A Distópica Direita Marxista

Eu posso considerar que o Estado está longe de ter recuperado dos seus problemas financeiros e recear, por isso, o aumento dos seus encargos. Mas quando o faço, preocupo-me com os seus encargos globais e não apenas com vencimentos.

Eu posso concordar que é injusto haver distinção entre o valor do salário mínimo no sector público e no sector privado. Contudo, obviamente que não ponho as culpas nos funcionários públicos, mas antes no Governo em funções, que toma a decisão. Sobretudo se estamos a falar do orçamento de um ano em que terão lugar duas eleições relevantes.

Mas lendo a notícia “Mais de 600 mil funcionários públicos sem aumentos, salários só sobem para quem ganha menos(in Público, 08/12/2018), percebe-se também que essa distribuição de benefícios é limitada. E não obstante as minhas dúvidas, diria que é até limitada, tendencialmente, aos que mais precisam.

Há uma confusão muito grande quando consideramos que o salário mínimo é o valor de referência para quem oferece emprego.

O salário mínimo é antes uma rede de segurança, para evitar a queda das condições de vida de alguém que trabalha para um nível inaceitável. Não é possível assegurar a coesão social se tivermos uma parte considerável da população no limiar desse nível do aceitável.

Sabemos, no entanto, que não é essa a prática comum e na verdade, o salário mínimo tornou-se num valor perverso, demasiadas vezes o ponto de partida para uma negociação de emprego, ainda que qualificado.

O que não me passa realmente pela cabeça é aproveitar essa diferença que surge entre os sectores público e privado, por resultado da intervenção do Governo em funções, para colocar precisamente os funcionários públicos que recebem menos na posição de serem os responsáveis pelos potenciais problemas futuros que vierem a ocorrer com as nossas contas públicas.

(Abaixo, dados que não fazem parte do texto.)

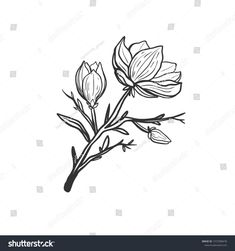 Find Beautiful Magnolia Branch Flowers Isolated On stock images in HD and millions of other royalty-free stock photos, illustrations and vectors in the Shutterstock collection. Thousands of new, high-quality pictures added every day. Magnolia Branch, Magnolia Flower, Flower Branch, Blooming Flowers, How To Draw Hands, Royalty Free Stock Photos, Black And White, Illustration, Artist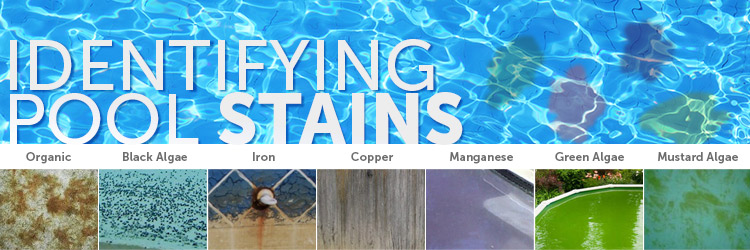 Identifying Pool Stains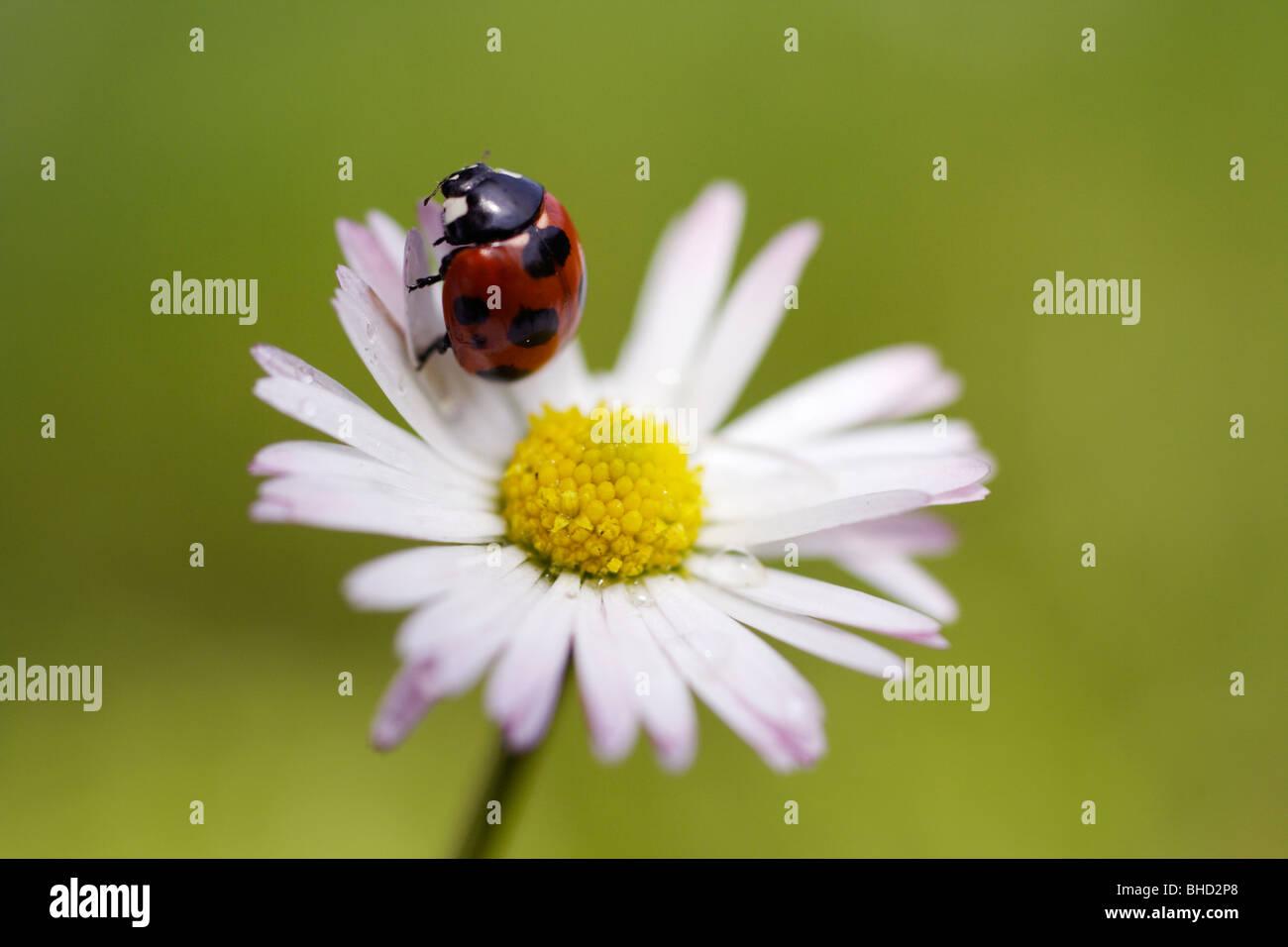 Marienkafer Auf Daisy Flower Und Wassertropfen Abstrakten Hintergrund Stockfotografie Alamy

Se recuarmos trinta anos, ao tempo dos governos liderados pelo Prof. Cavaco Silva, sabemos que a aposta, na altura, foi na mão-de-obra barata.

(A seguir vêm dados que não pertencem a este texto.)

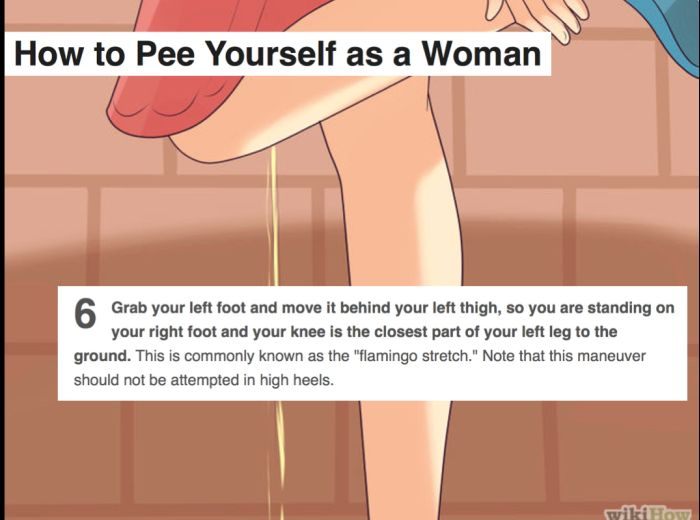 WikiHow Answers To Bizarre Questions You Didn't Know People Asked (16 pics)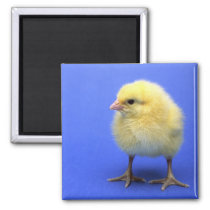 Baby chicken. magnet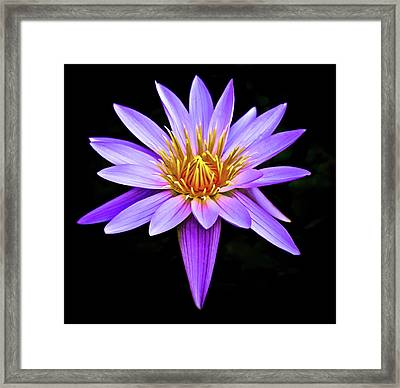 Purple Waterlily With Golden Heart Framed Print by Venetia Featherstone-Witty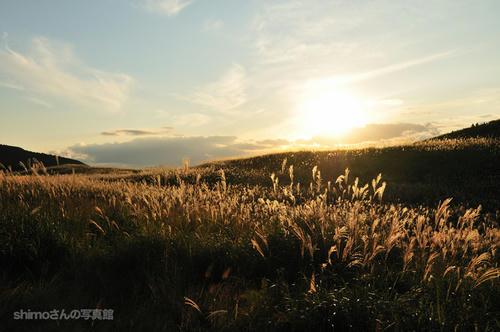 黄金色に輝く秋その2
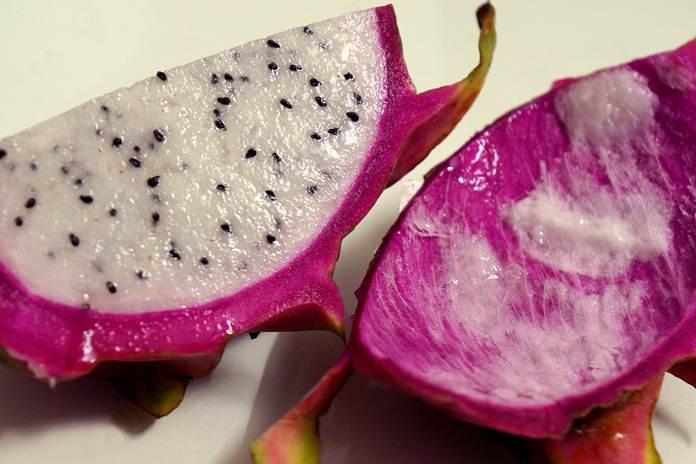 kulit buah naga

Essa prática perdurou no tempo, o que demonstra que não foi uma opção sensata.

Falhámos também na acumulação de capital produtivo, que permitiria a valorização do factor trabalho e o alcançar dos famosos níveis de competitividade que desejamos, mas que não compreendemos, pondo sempre as culpas desse fracasso nos que se dignam a trabalhar.

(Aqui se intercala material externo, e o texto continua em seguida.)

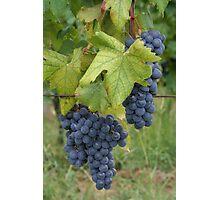 An Italian Vineyard Photographic Print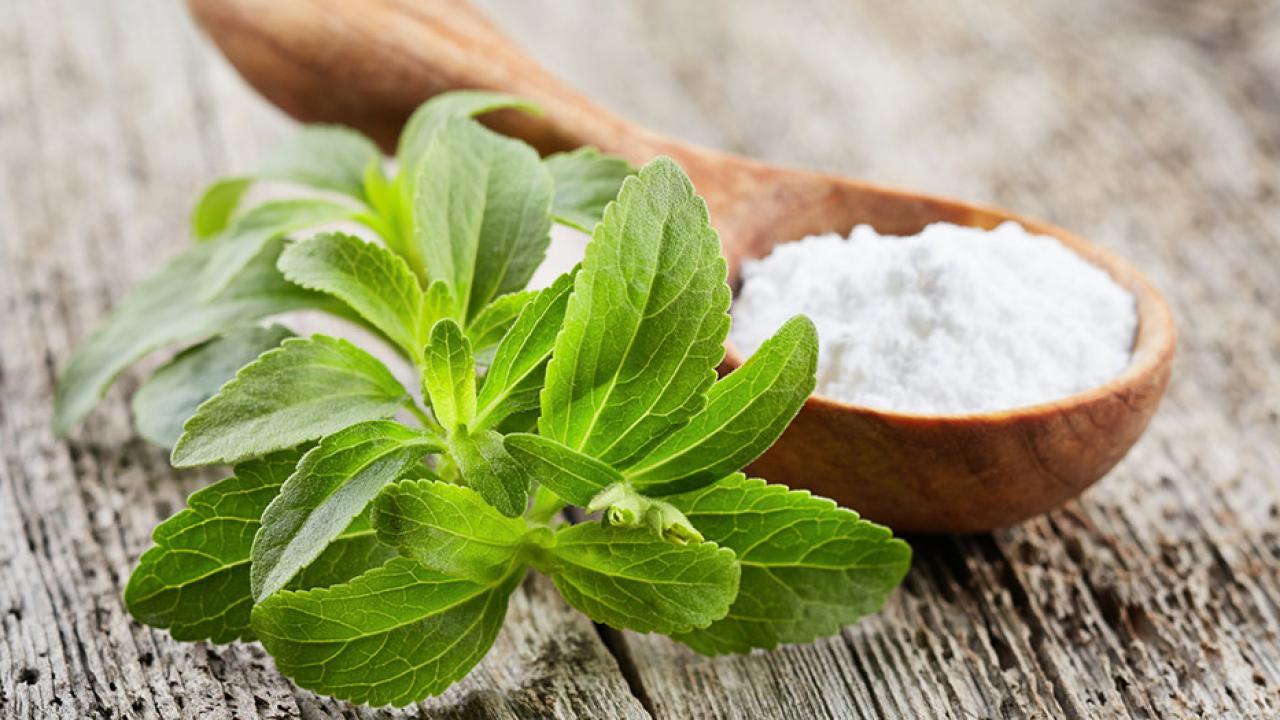 Zucker - Welche Alternativen gibt es? / Stevia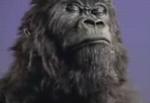 cadbury-gorilla.jpg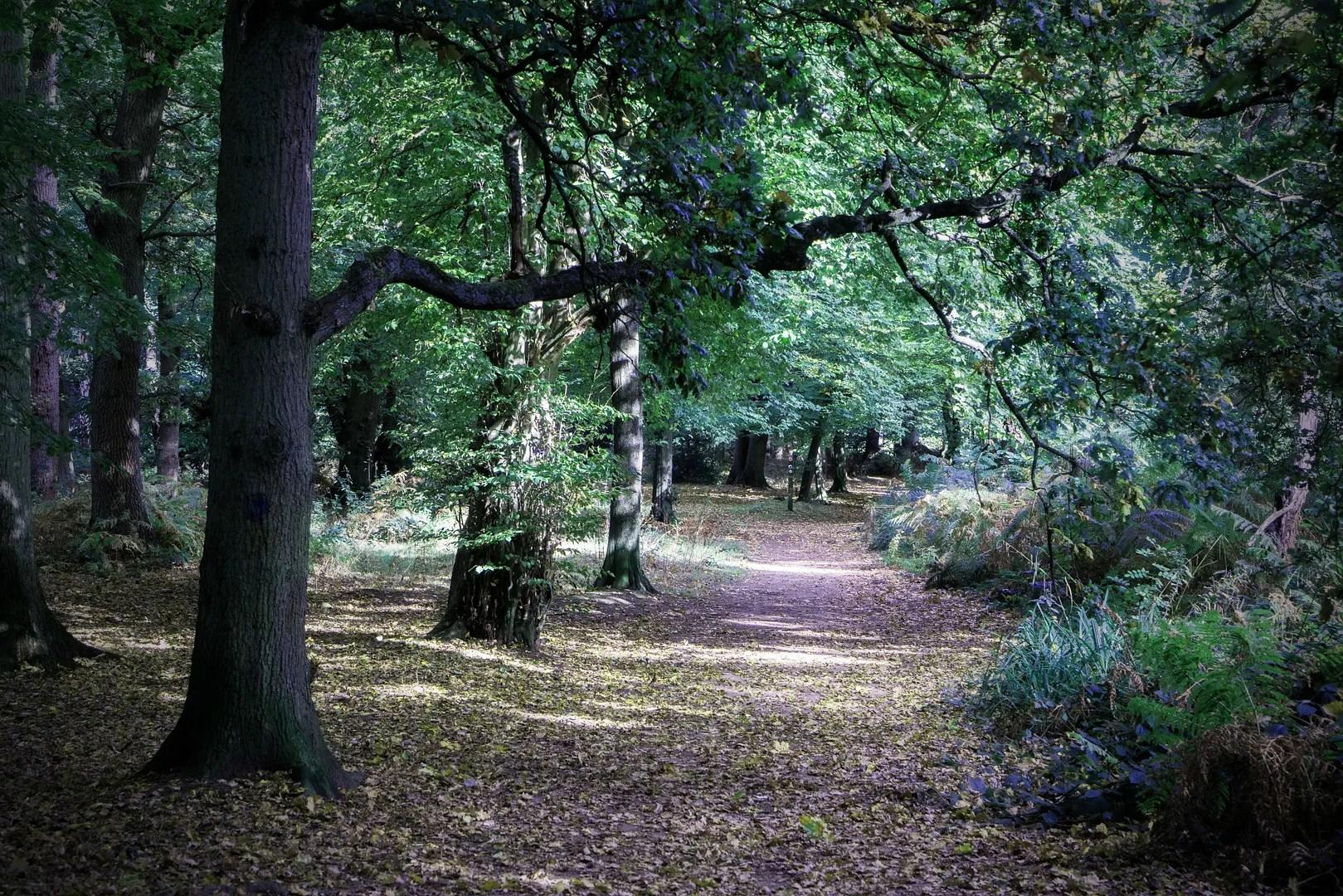 treesandsunlight3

Falhámos também numa efectiva e agressiva formação profissional.

O resultado deste conjunto de políticas é que até mesmo um trabalhador qualificado acaba por ser hoje mal pago, uma vez que a estrutura da economia não permite, muitas vezes, que este gere um valor acrescentado que justifique um salário maior.

Pode trabalhar à velocidade que quiser, mas estará sempre a competir com economias mais industrializadas, mais mecanizadas, pelo que será uma guerra perdida. A opção certa seria poupar mais, investir mais em investimento produtivo e industrializar a economia.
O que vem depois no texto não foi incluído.